Foi por isso que ela decidiu criar o Projeto Sou doador. “Comecei a dar voz às pessoas que estão nesse processo, pois somos anônimos na fila. Eu fiquei com uma vontade muito grande de dar voz a quem está na fila de espera. Patrícia faz palestras e se envolve na discussão de políticas públicas. “Um dia, em uma palestra, uma mãe chorava muito. Eu conversei com ela depois e ela me disse: que alegria eu sentiria se soubesse que o coração de meu filho estaria em uma pessoa feliz como você”. Meu objetivo nunca foi gerar culpa nas pessoas que não doaram, mas essa experiência me mostrou que muita gente não doa por falta de informação.

“O ativismo é uma forma de gratidão pelo fato de ter recebido uma segunda chance de vida. A gente quer que outros, que estão em lista de espera, também tenham essa chance. É também uma forma de agradecer às famílias doadoras. Criamos uma rede e cada uma vai fazendo o seu trabalho nos estados. Eu sou uma dessas pessoas, graças a Deus”, diz a gaúcha Liège Gautério, que também faz palestras e lives nas redes sociais e mantém uma página com informações no Instagram.

Superação

Depois de passar por um transplante de rim aos 37 anos, a radialista brasiliense Gabriela de Souza Gonçalves, 42, criou, em 2016, o grupo Superação de corrida de rua. “No início, era para transplantados, mas acabou atraindo pessoas que fizeram cirurgia bariátrica, com depressão e hoje temos 77 participantes”, conta. Ela também criou um grupo de apoio no WhatsApp. “O apoio é importante principalmente quando falta remédio na farmácia de alto custo, onde todo transplantado precisa retirar o imunosupressor e o corticóide. São remédios que não podemos deixar de tomar por mais de 24 horas. Quando falta na farmárcia, quem tem passa para o outro até chegar. Eu mesma já precisei recorrer ao grupo”, diz.

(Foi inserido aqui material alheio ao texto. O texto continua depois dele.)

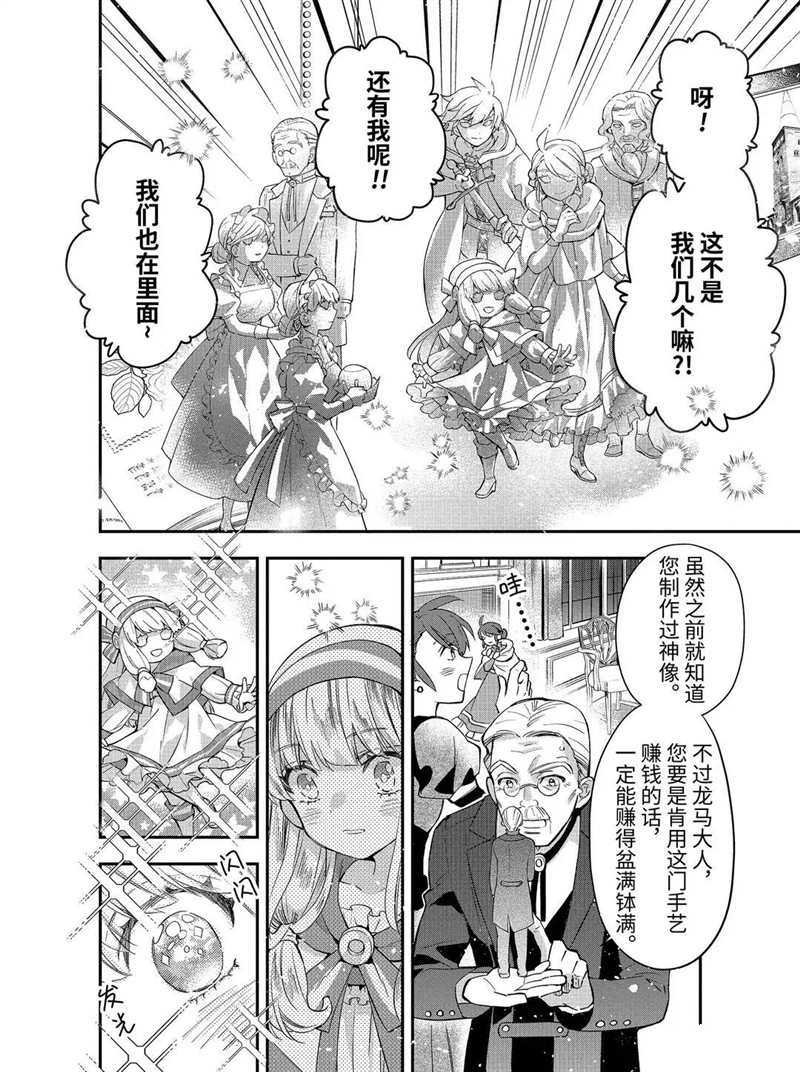 第33.3话 试看版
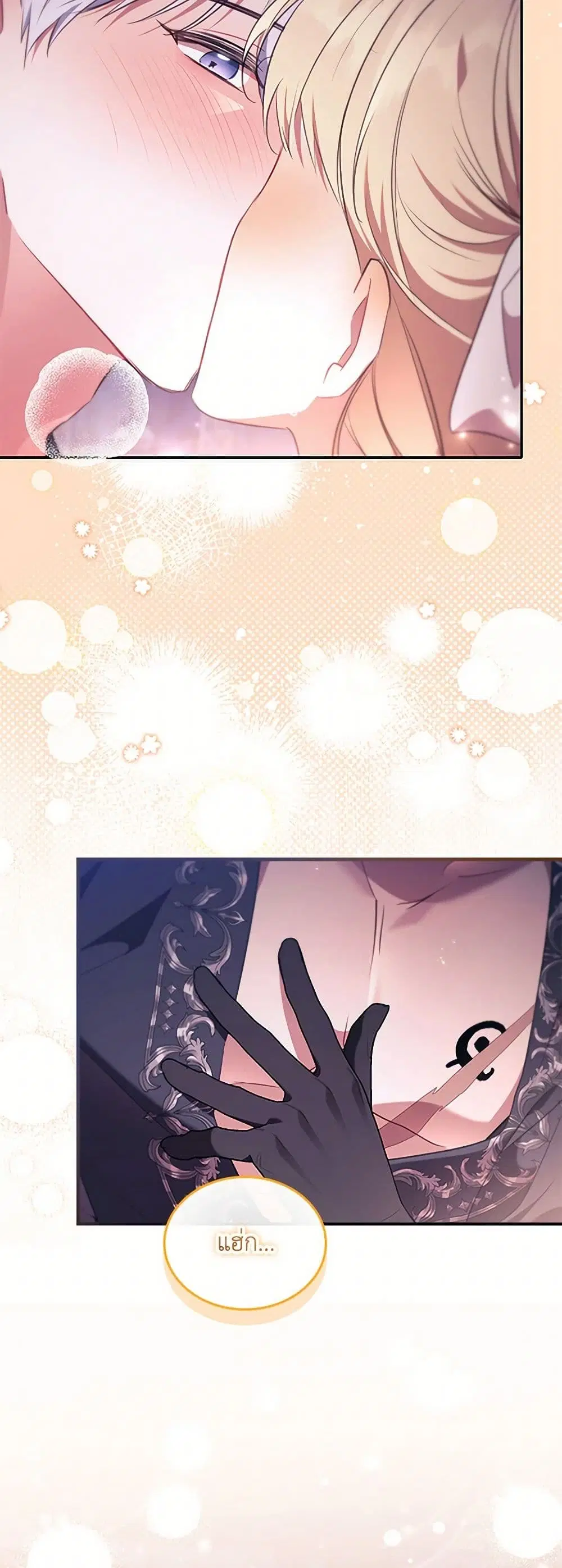 The Beloved Little Princess ตอนที่ 207 หน้า 23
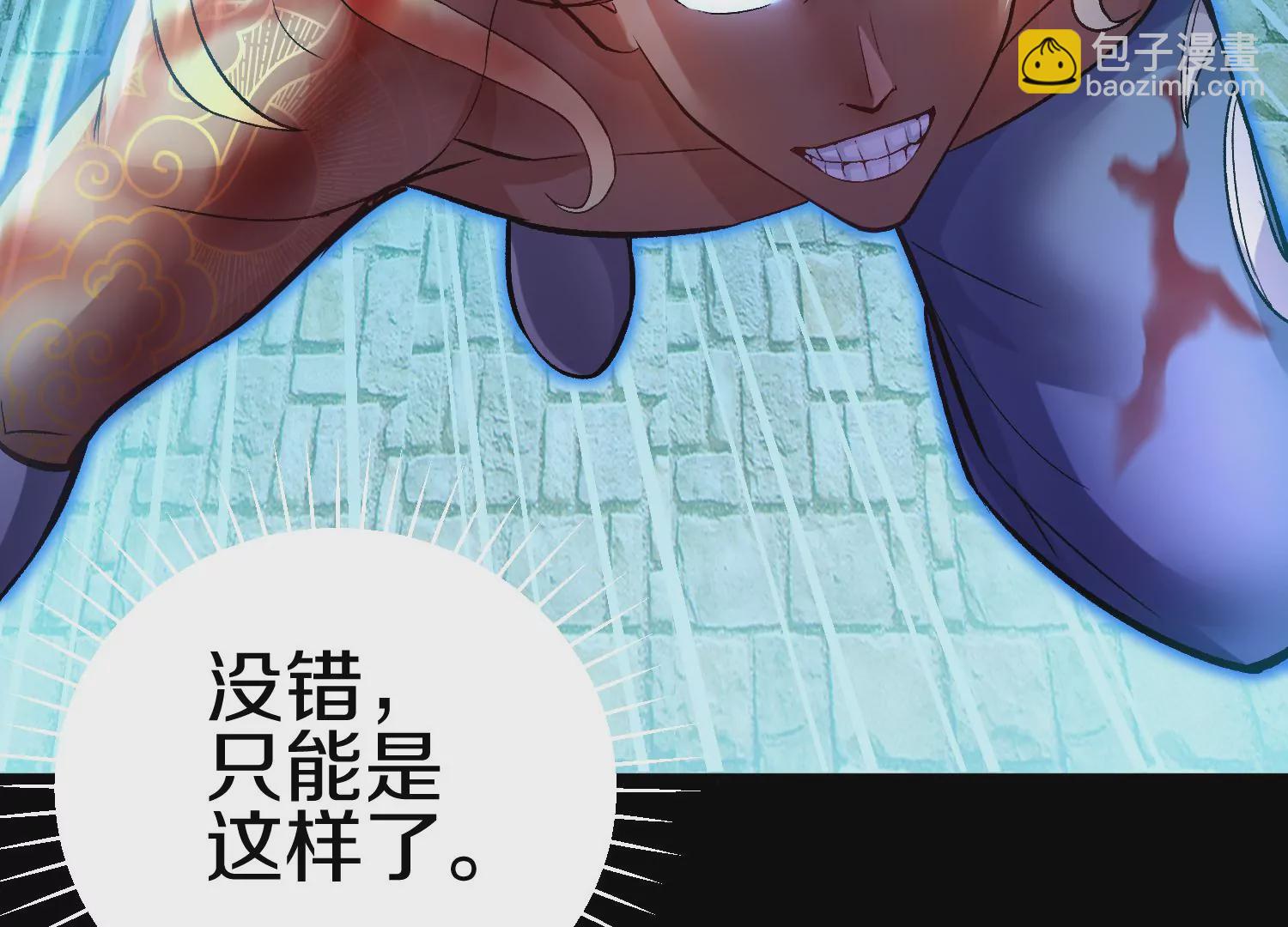 第21话下  今后就是朋友了！12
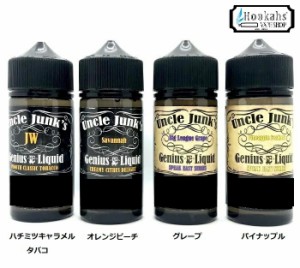 お試しサイズ10ml  uncle junks アンクルジャンクス 電子タバコ べイプ リキッド JW ジョンウェン サバンナ モニカズアイ キャラメル ハ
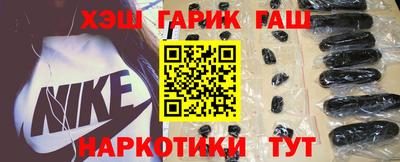 сатива Наро-Фоминск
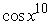 <strong>Find an antiderivative by reversing the chain rule, product rule or quotient rule. </strong> A) B) C) D)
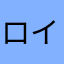 ロイミラー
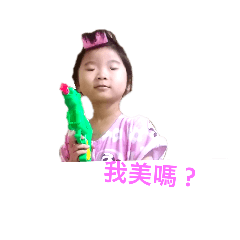 笨蛋妹妹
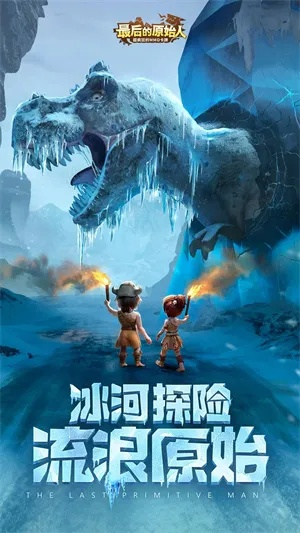 (狩猎原始人下载)全面解析狩猎吧原始人内置MOD修改器的使用技巧与功能优势 (狩猎原始人下载)全面解析狩猎吧原始人内置MOD修改器的使用技巧与功能优势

“A rede é muito importante, como apoio. O Brasil tem uma comunidade de 70 mil transplantados. É uma cidade de pequeno porte”, diz o coordenador de transplante de rim da Santa Casa de Porto Alegre e diretor da Associação Brasileira de Transplantes de Órgãos”, Valter Garcia.


Gargalo

Para o médico intensivista e coordenador da Central Estadual de Transplantes de Santa Catarina, Joel de Andrade, o Brasil pode enfrentar gargalos, caso as doações aumentem antes da expansão das estruturas dos hospitais e das equipes. “É melhor investir em treinamento do que em campanhas”, opinia. É possível aumentar a oferta de órgãos, Brasil é muito heterogêneo. Alguns estados estão preparados para aproveitar e outros não, principalmente no Norte e no Nordeste. Os estados do Amapá, Roraima e Tocantins não realizam transplantes, assim como Amazonas, Mato Grosso e Sergipe. O Brasil possui 624 centros transplantadores e 1.299 equipes.